Using Materialized Views to Solve Multi Clustering Performance Problems
The recent release of Snowflake materialized views (MV) provides an exciting new feature that adds performance improvements to Snowflake. Materialized views support several different use cases, including performance. In this blog post, I’ll focus on using materialized views to solve a specific performance problem that arises when a large data set has multiple access paths. The example presented in this post shows a 10 billion row table and two different ways to query the data.
The Setup
Imagine having a weblog that keeps track of certain metrics that are accessible by different attributes (IDs) for different use cases such as by timestamp and PAGE_ID. For this example, let’s assume that one of the metrics tracked in the weblog table is the time it takes to load a page in milliseconds (TIME_TO_LOAD_MS).
To simplify the setup, the table below illustrates using bigint as the data type for the IDs. In a real-world use case, data types can be anything supported by Snowflake; however, to increase the size of the data set and make the use case more realistic, I’m adding attributes (metric2 through metric9).
CREATE OR REPLACE TABLE WEBLOG (
CREATE_MS BIGINT,
PAGE_ID BIGINT,
TIME_TO_LOAD_MS INTEGER,
METRIC2 INTEGER,
METRIC3 INTEGER,
METRIC4 INTEGER,
METRIC5 INTEGER,
METRIC6 INTEGER,
METRIC7 INTEGER,
METRIC8 INTEGER,
METRIC9 INTEGER
);
I want to compute the average load time for two different use cases. In use case A), I'll focus on the average load for a particular timeframe across all pages. For use case B), I'll focus on the average load time for a particular Page_ID. Use-case A) is satisfied by a query directly against the table marked WEBLOG. In this instance the query returns quickly because the data is clustered naturally by the creation date. Use-case B) requires more time, however, because the data is filtered by Page_ID, yet it's clustered by the creation date, CREATE_MS.

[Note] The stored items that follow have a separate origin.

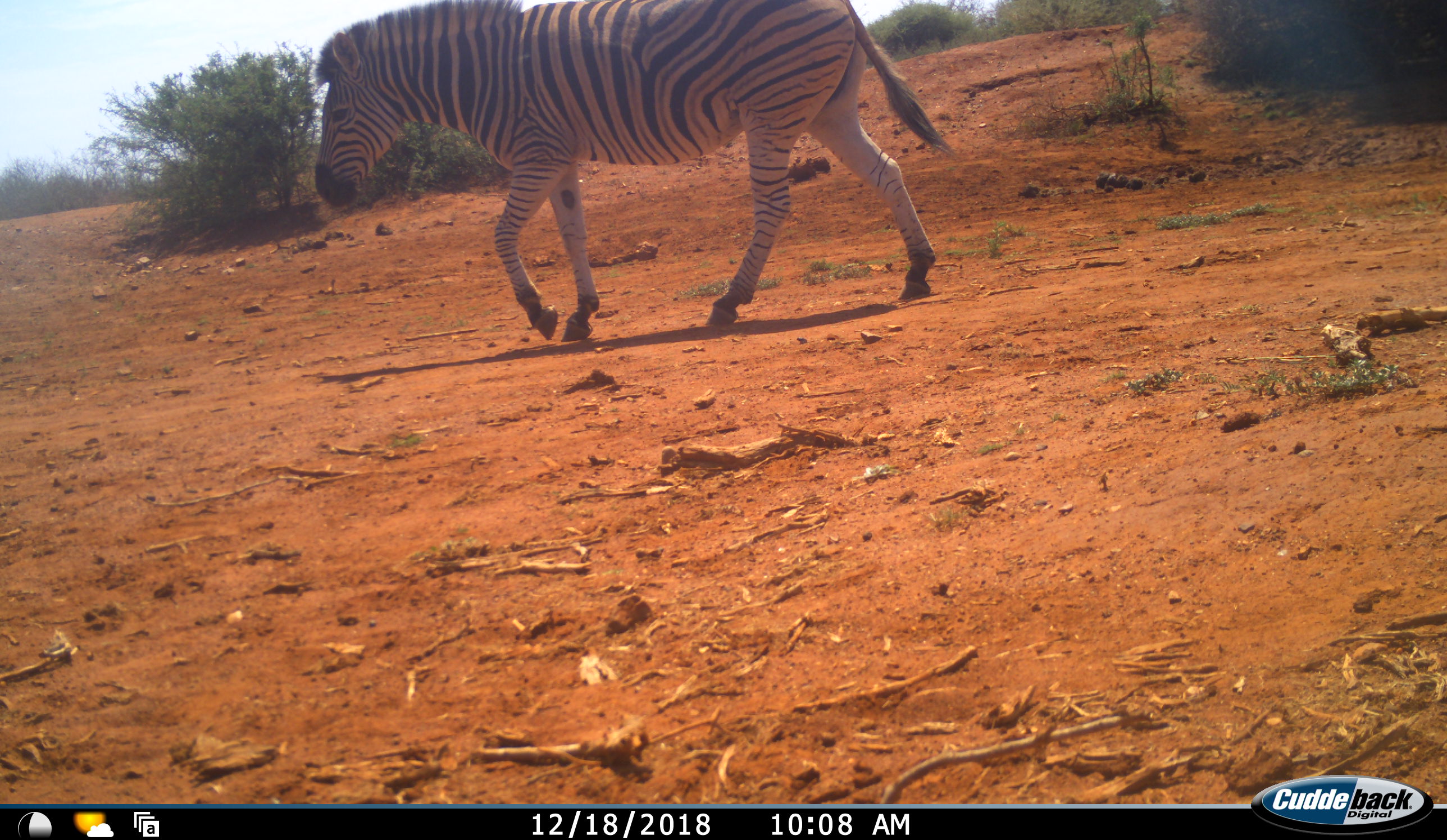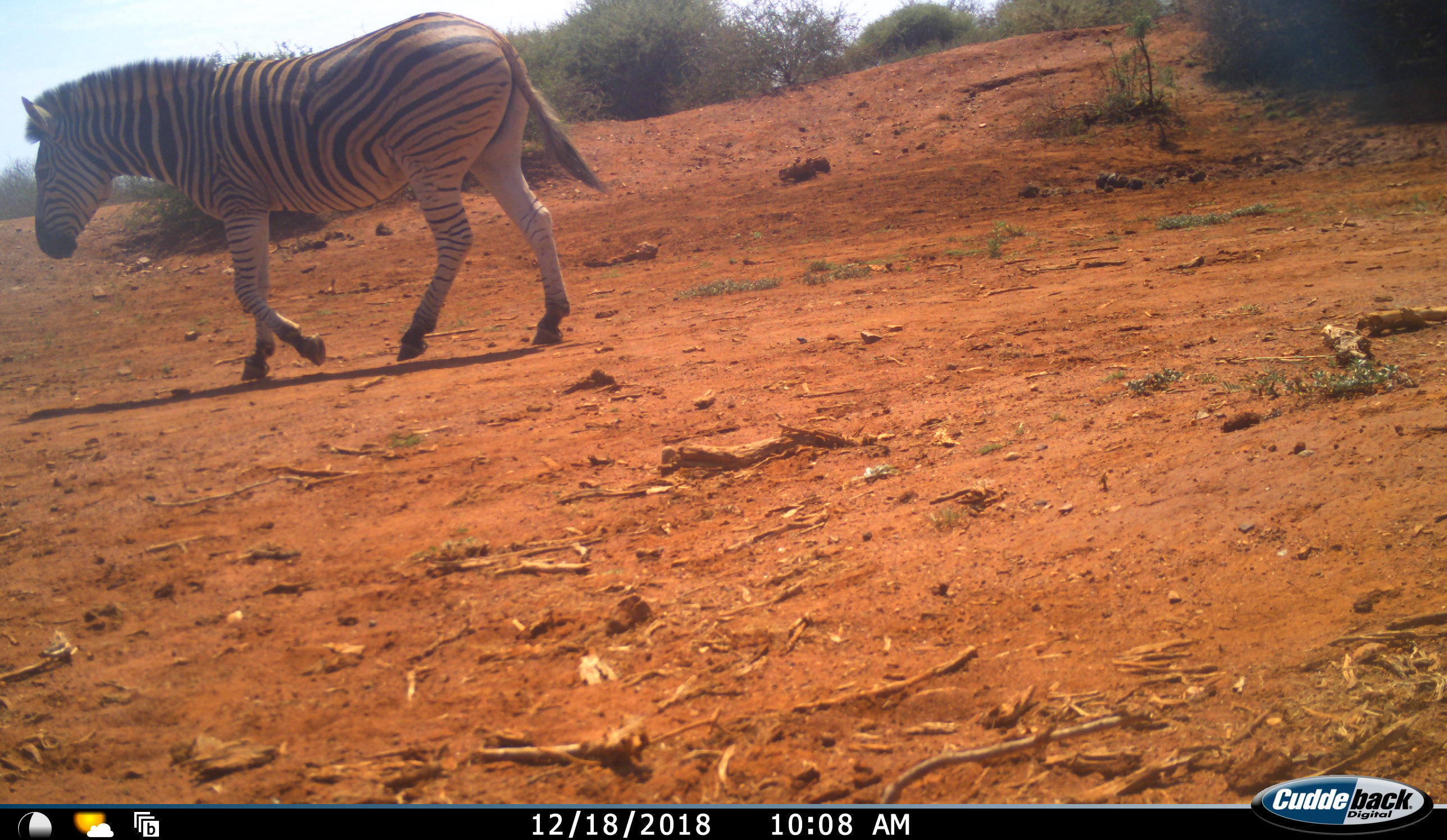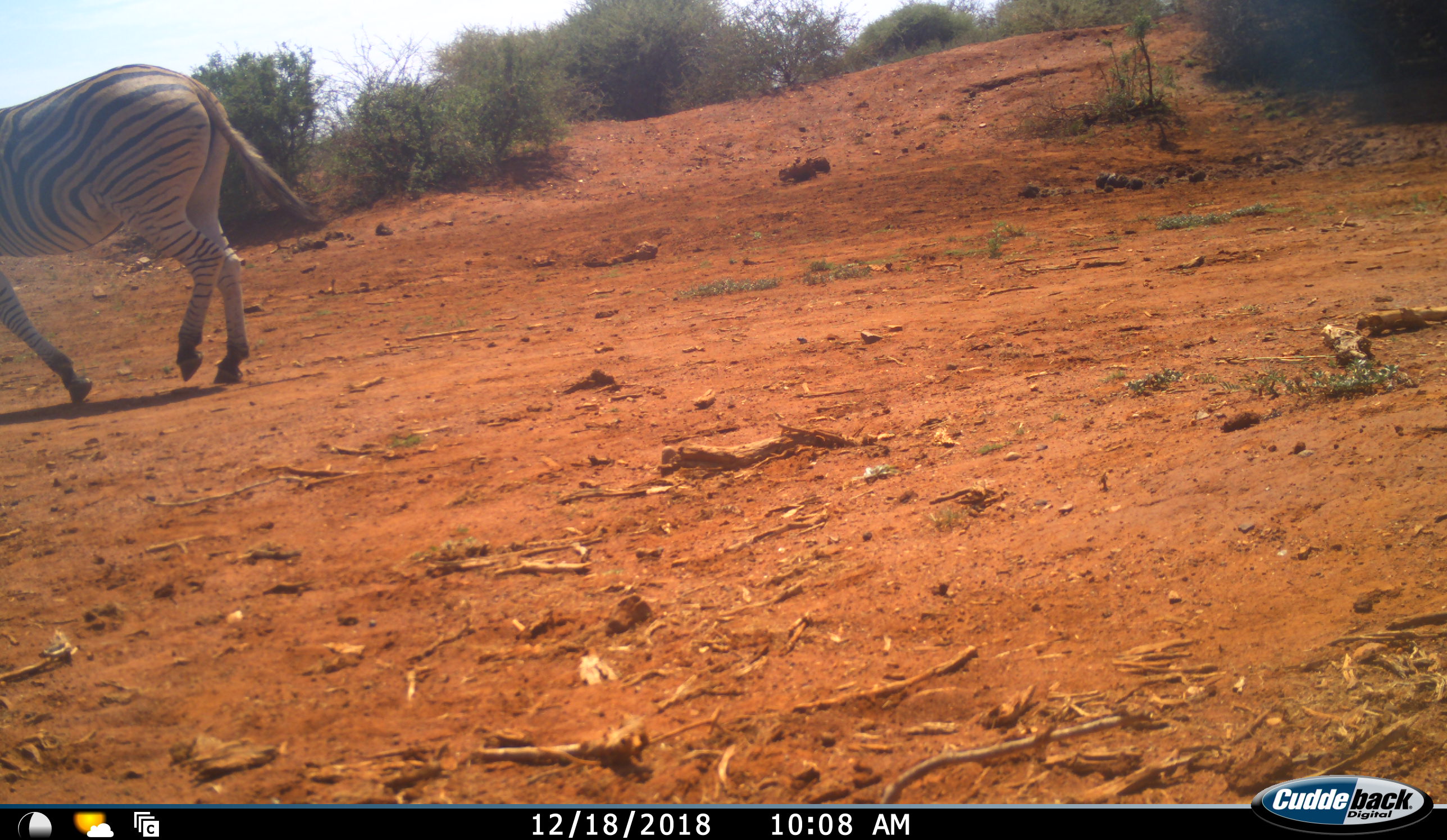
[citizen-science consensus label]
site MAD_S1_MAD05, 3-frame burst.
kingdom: Animalia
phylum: Chordata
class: Mammalia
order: Perissodactyla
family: Equidae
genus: Equus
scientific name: Equus quagga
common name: plains zebra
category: zebraplains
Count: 1.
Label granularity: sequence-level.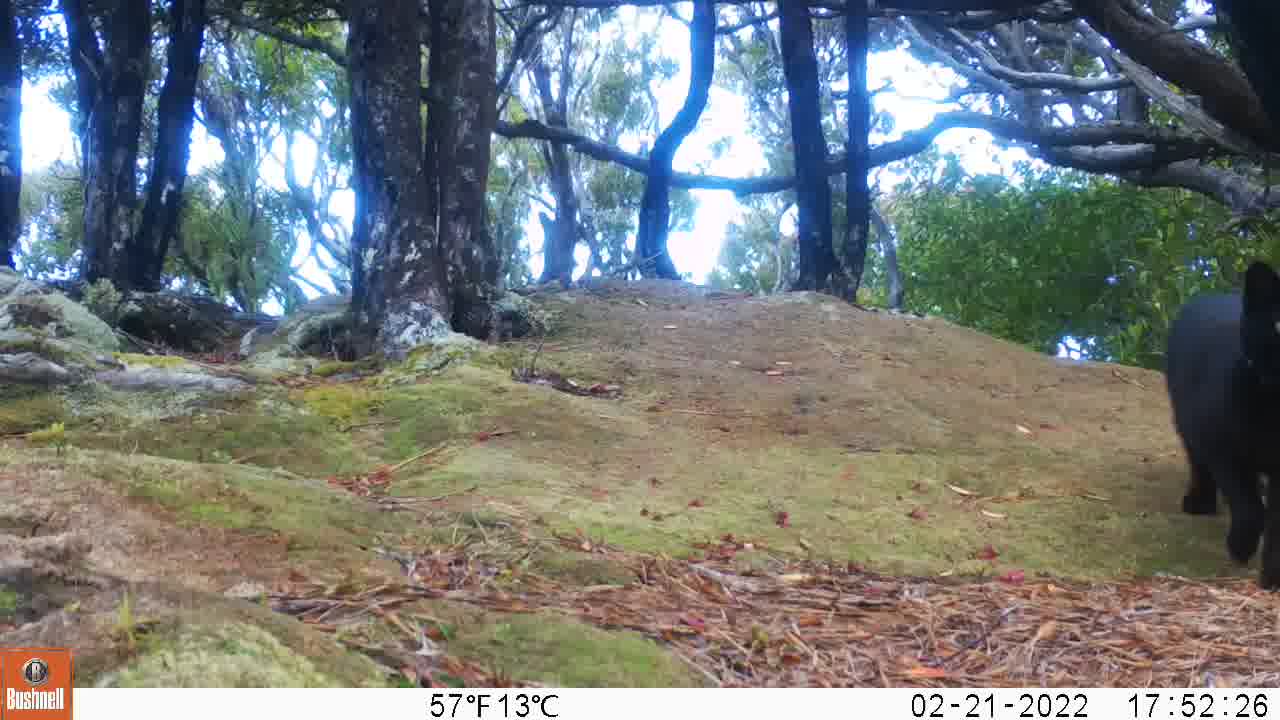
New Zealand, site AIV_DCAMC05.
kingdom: Animalia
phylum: Chordata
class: Mammalia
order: Carnivora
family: Felidae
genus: Felis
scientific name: Felis catus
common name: domestic cat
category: cat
Cat (domestic cat) (Felis catus).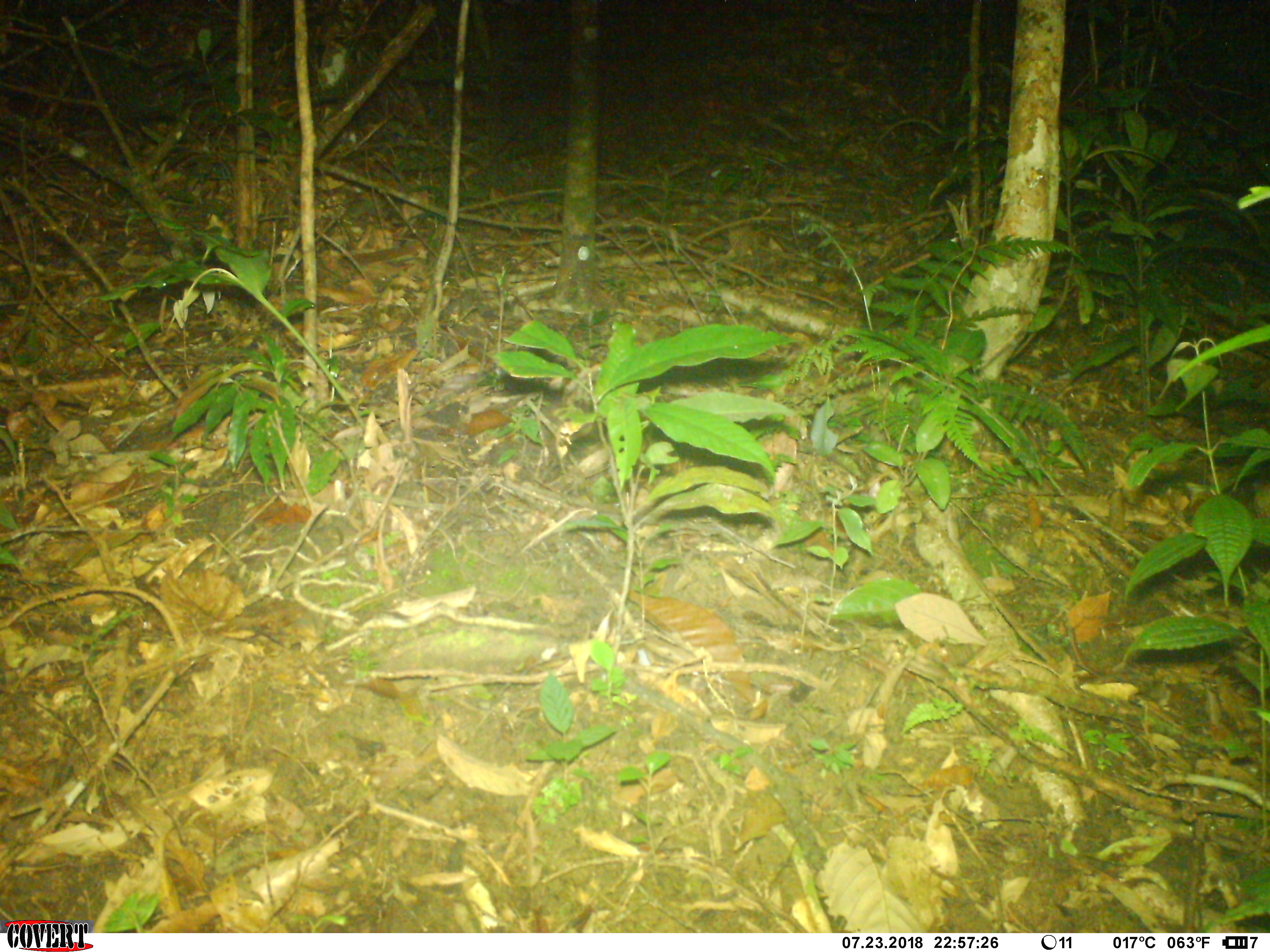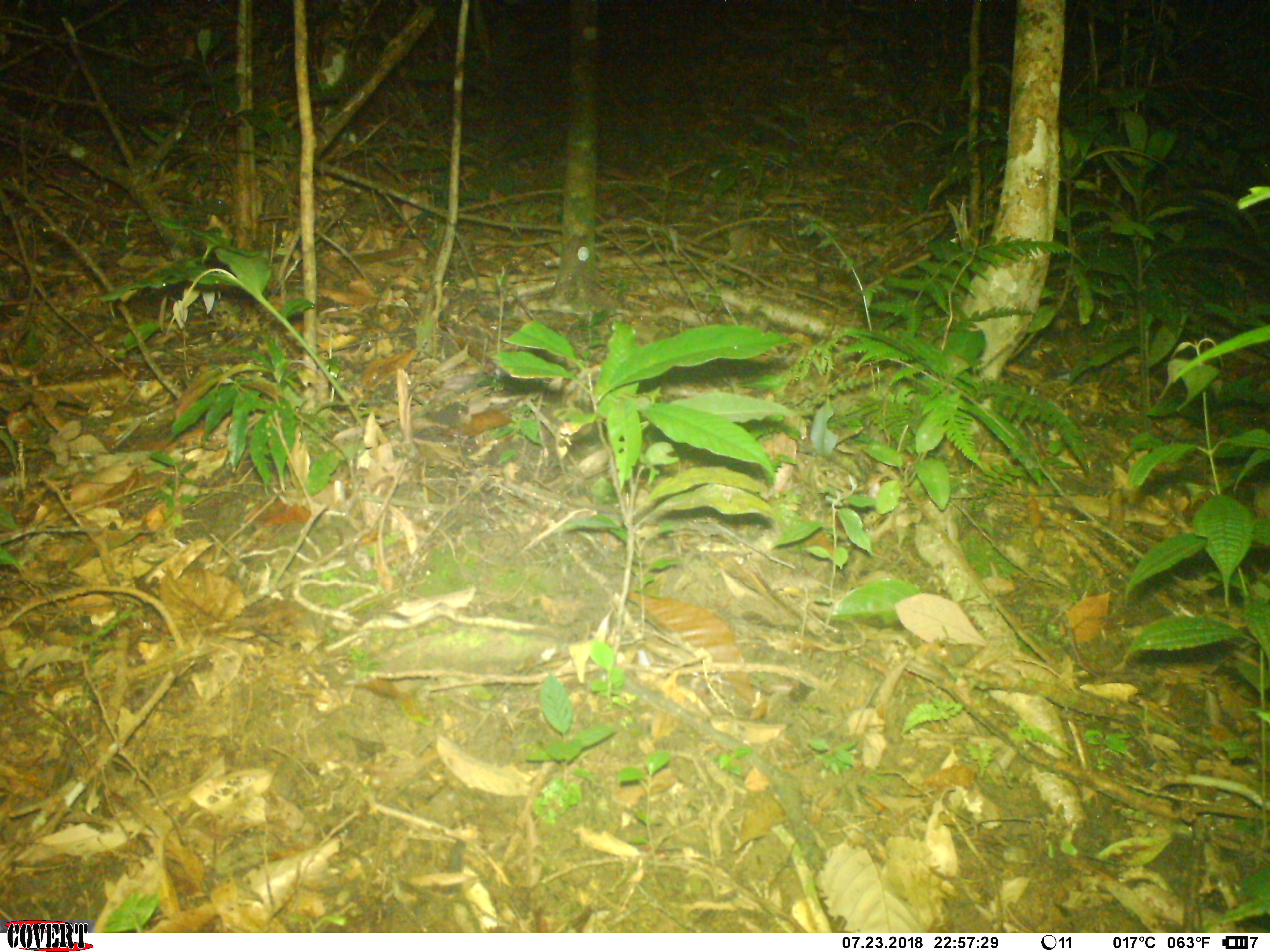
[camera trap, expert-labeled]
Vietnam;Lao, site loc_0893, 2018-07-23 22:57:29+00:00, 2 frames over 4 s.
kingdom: Animalia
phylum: Chordata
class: Mammalia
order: Carnivora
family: Mustelidae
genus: Melogale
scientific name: Melogale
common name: ferret badger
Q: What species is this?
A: Ferret badger (Melogale).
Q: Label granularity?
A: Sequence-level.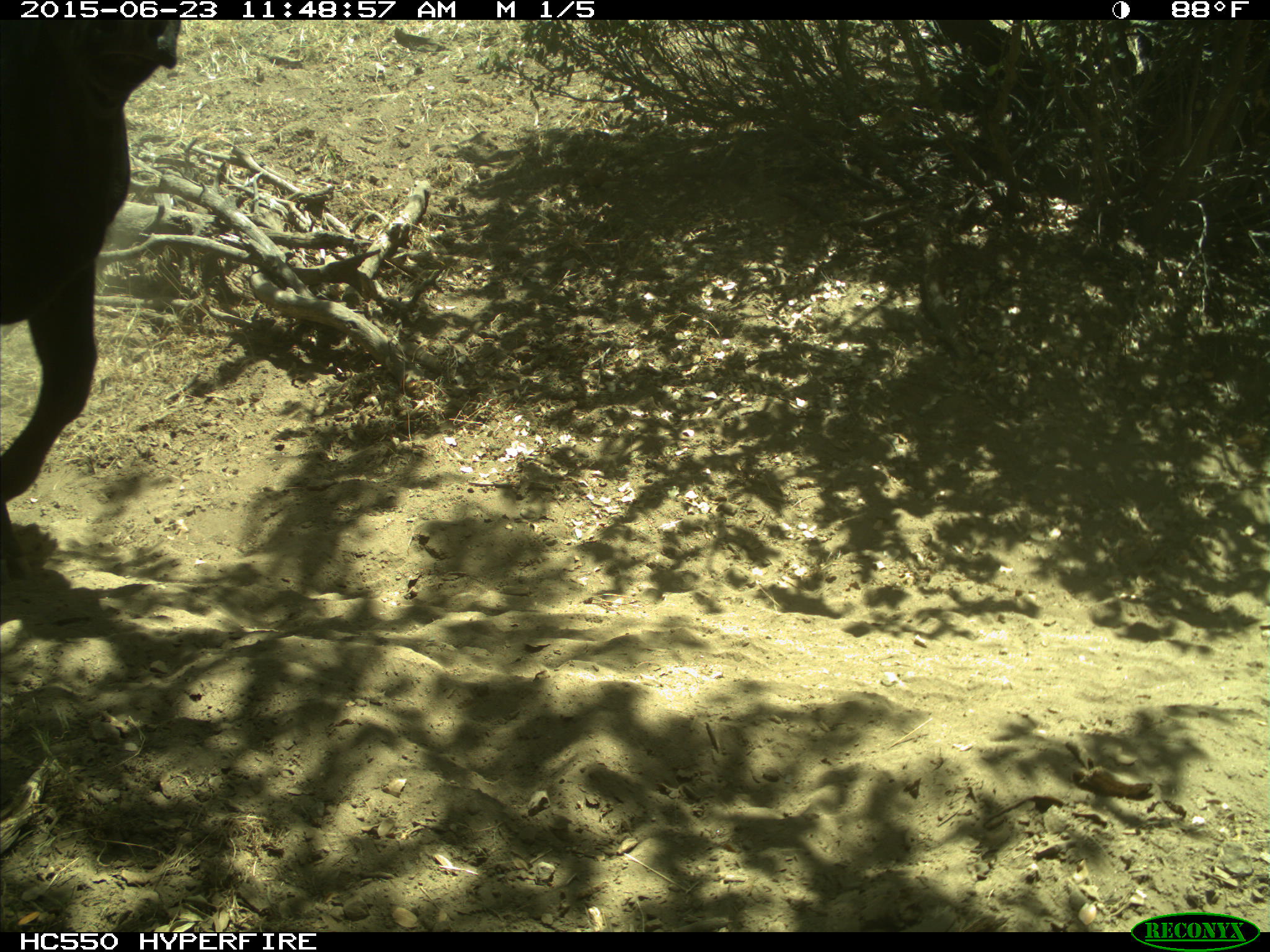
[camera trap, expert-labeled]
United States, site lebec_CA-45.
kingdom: Animalia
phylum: Chordata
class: Mammalia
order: Artiodactyla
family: Bovidae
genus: Bos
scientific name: Bos taurus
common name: domestic cow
Bos taurus (domestic cow).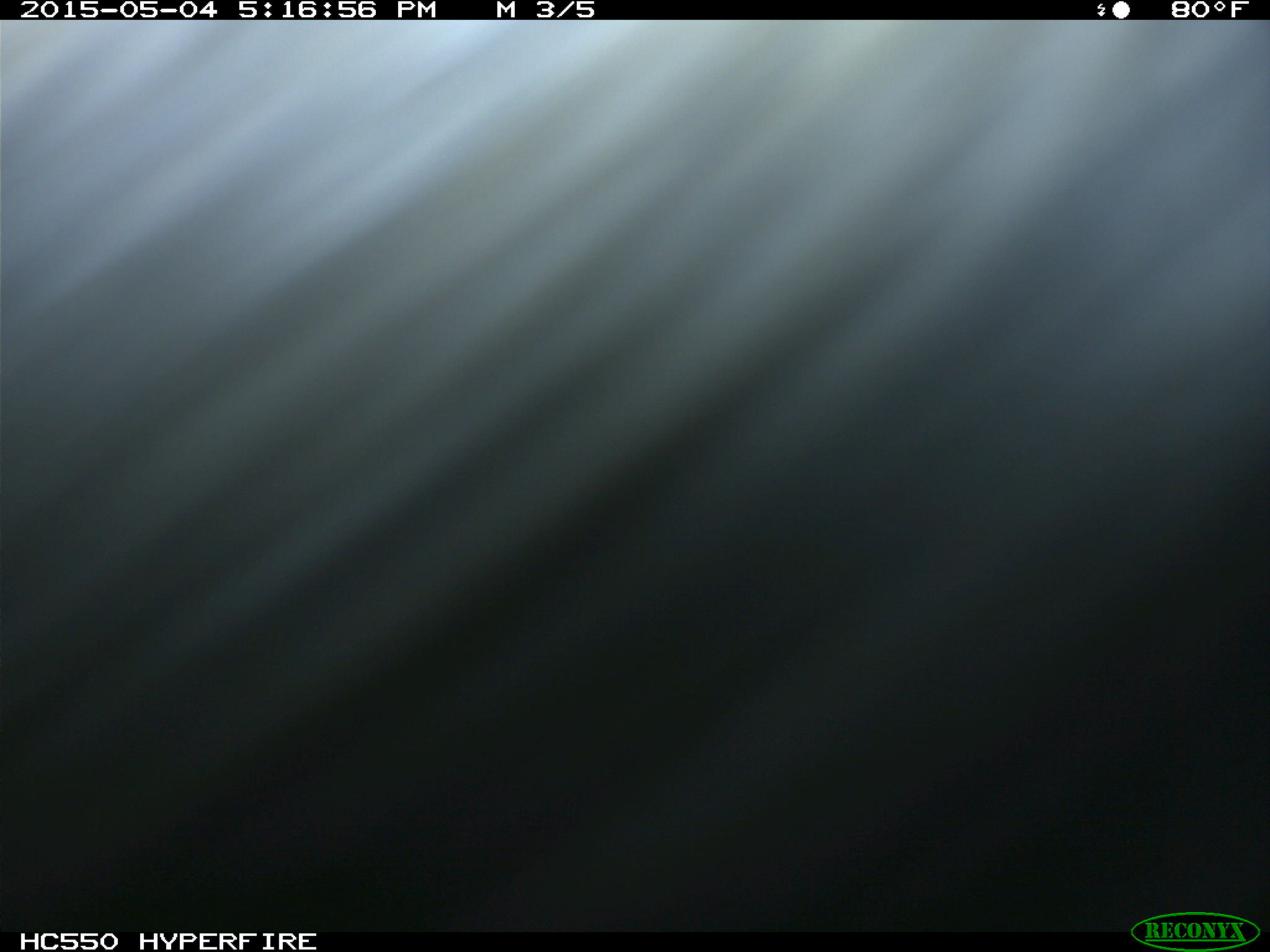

The Problem: Multiple Access Paths
To illustrate the problem, I’ll generate a big data set (10 billion rows). The data flows into the WEBLOG table sequentially when assuming that CREATE_MS is measured in milliseconds and the data for the Page_ID is random.
INSERT INTO WEBLOG
SELECT
(SEQ8())::BIGINT AS CREATE_MS
,UNIFORM(1,9999999,RANDOM(10002))::BIGINT PAGE_ID
,UNIFORM(1,9999999,RANDOM(10003))::INTEGER TIME_ON_LOAD_MS
,UNIFORM(1,9999999,RANDOM(10005))::INTEGER METRIC2
,UNIFORM(1,9999999,RANDOM(10006))::INTEGER METRIC3
,UNIFORM(1,9999999,RANDOM(10007))::INTEGER METRIC4
,UNIFORM(1,9999999,RANDOM(10008))::INTEGER METRIC5
,UNIFORM(1,9999999,RANDOM(10009))::INTEGER METRIC6
,UNIFORM(1,9999999,RANDOM(10010))::INTEGER METRIC7
,UNIFORM(1,9999999,RANDOM(10011))::INTEGER METRIC8
,UNIFORM(1,9999999,RANDOM(10012))::INTEGER METRIC9
FROM TABLE(GENERATOR(ROWCOUNT => 10000000000))
ORDER BY CREATE_ms;
A key indicator for estimating performance in Snowflake is the clustering depth for the filter attribute. To retrieve clustering depth for an attribute on a table, first specify the clustering attribute with an ALTER TABLE statement.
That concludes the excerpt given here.